══ Provided data

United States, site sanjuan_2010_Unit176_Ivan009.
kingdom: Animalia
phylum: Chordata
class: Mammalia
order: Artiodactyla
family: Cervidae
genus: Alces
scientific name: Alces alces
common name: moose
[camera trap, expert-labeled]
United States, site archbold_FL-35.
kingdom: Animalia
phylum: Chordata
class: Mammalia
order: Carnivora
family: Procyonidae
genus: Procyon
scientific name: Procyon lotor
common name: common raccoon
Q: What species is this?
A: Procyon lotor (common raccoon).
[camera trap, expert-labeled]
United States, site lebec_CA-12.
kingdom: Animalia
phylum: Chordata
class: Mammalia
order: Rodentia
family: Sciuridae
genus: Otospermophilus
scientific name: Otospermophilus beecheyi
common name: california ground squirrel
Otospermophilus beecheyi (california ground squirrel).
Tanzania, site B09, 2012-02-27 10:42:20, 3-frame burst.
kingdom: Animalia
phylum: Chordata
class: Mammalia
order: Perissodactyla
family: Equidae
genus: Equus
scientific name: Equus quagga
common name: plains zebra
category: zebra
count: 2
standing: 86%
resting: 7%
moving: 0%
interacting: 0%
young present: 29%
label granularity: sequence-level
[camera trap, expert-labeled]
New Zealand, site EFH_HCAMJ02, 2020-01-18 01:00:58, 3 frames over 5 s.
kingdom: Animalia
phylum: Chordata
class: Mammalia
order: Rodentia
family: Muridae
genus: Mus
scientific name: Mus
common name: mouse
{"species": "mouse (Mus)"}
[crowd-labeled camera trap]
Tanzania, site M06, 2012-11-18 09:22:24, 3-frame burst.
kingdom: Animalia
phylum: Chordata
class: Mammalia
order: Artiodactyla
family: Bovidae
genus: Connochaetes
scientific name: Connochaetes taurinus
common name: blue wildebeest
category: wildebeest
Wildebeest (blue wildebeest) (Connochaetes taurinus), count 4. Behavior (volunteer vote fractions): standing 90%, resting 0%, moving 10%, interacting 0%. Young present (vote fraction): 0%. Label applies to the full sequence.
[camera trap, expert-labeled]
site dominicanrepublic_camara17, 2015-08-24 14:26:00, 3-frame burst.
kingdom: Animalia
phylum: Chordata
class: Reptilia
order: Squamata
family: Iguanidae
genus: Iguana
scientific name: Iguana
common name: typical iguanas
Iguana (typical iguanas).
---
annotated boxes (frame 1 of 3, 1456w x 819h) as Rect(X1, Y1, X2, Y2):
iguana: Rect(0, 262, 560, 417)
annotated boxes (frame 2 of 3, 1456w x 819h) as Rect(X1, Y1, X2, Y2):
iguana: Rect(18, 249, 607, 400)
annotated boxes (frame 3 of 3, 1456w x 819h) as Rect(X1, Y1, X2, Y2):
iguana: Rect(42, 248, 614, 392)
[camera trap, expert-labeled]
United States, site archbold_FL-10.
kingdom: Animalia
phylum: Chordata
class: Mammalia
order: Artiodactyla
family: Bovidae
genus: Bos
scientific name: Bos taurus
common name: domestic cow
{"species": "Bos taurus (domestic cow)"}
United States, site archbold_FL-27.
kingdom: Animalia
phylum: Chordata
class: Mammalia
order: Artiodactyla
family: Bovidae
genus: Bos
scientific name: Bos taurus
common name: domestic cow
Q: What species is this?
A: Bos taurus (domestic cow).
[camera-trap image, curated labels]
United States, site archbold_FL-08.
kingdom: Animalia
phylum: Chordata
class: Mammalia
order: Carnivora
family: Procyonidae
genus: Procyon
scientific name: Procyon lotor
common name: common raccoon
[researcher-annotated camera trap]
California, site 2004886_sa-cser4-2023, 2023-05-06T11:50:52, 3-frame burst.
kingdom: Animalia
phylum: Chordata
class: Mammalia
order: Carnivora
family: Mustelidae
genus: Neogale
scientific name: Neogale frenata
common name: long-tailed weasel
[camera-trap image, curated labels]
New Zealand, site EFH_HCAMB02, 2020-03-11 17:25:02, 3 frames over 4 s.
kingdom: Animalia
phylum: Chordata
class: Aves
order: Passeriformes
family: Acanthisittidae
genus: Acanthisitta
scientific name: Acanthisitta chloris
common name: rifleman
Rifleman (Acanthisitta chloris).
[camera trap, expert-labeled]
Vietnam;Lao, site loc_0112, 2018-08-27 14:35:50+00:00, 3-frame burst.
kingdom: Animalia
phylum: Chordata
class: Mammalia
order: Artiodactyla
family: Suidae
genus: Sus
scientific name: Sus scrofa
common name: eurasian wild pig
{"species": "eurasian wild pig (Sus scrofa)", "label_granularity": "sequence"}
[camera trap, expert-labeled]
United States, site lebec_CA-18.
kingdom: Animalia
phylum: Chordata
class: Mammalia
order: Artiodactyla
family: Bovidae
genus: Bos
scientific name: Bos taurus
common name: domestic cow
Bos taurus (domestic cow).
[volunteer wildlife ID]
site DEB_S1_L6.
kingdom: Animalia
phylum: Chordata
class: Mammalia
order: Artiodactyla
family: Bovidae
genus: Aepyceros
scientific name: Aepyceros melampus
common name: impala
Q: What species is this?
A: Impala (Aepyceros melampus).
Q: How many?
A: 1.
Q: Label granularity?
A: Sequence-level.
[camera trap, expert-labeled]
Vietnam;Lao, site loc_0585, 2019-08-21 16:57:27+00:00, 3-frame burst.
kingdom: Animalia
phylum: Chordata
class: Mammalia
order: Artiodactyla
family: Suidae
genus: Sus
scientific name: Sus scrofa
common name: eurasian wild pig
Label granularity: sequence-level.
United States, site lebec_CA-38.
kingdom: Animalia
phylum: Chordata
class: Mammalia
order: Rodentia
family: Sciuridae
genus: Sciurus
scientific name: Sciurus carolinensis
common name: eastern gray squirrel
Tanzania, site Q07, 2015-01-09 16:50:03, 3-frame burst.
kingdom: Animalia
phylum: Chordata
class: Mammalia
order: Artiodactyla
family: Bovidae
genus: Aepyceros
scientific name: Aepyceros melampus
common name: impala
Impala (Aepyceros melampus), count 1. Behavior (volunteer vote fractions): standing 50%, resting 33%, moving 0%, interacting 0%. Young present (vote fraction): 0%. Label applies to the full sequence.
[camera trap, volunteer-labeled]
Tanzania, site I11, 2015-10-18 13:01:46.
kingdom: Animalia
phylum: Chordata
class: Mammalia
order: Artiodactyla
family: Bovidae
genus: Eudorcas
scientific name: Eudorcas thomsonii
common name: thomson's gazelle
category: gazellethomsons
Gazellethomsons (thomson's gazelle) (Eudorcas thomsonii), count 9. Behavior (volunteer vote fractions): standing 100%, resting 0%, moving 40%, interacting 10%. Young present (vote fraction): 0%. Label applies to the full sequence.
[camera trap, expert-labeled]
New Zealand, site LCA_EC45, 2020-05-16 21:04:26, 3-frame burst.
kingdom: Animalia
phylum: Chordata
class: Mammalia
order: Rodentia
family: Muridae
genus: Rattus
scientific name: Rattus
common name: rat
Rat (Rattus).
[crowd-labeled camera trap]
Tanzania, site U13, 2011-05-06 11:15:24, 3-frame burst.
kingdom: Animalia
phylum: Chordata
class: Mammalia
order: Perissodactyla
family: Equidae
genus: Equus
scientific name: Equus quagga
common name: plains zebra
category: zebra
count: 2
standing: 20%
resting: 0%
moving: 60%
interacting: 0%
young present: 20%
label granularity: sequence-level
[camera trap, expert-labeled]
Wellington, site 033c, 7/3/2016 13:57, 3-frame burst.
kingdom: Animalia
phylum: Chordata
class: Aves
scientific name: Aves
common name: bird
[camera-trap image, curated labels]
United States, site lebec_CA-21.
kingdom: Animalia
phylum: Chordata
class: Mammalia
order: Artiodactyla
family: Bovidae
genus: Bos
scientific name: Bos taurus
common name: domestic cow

════

**Exercise:** Within the records above, work out on how many lines the string "Tanzania" appears, and give only that number.

**Reply:** 5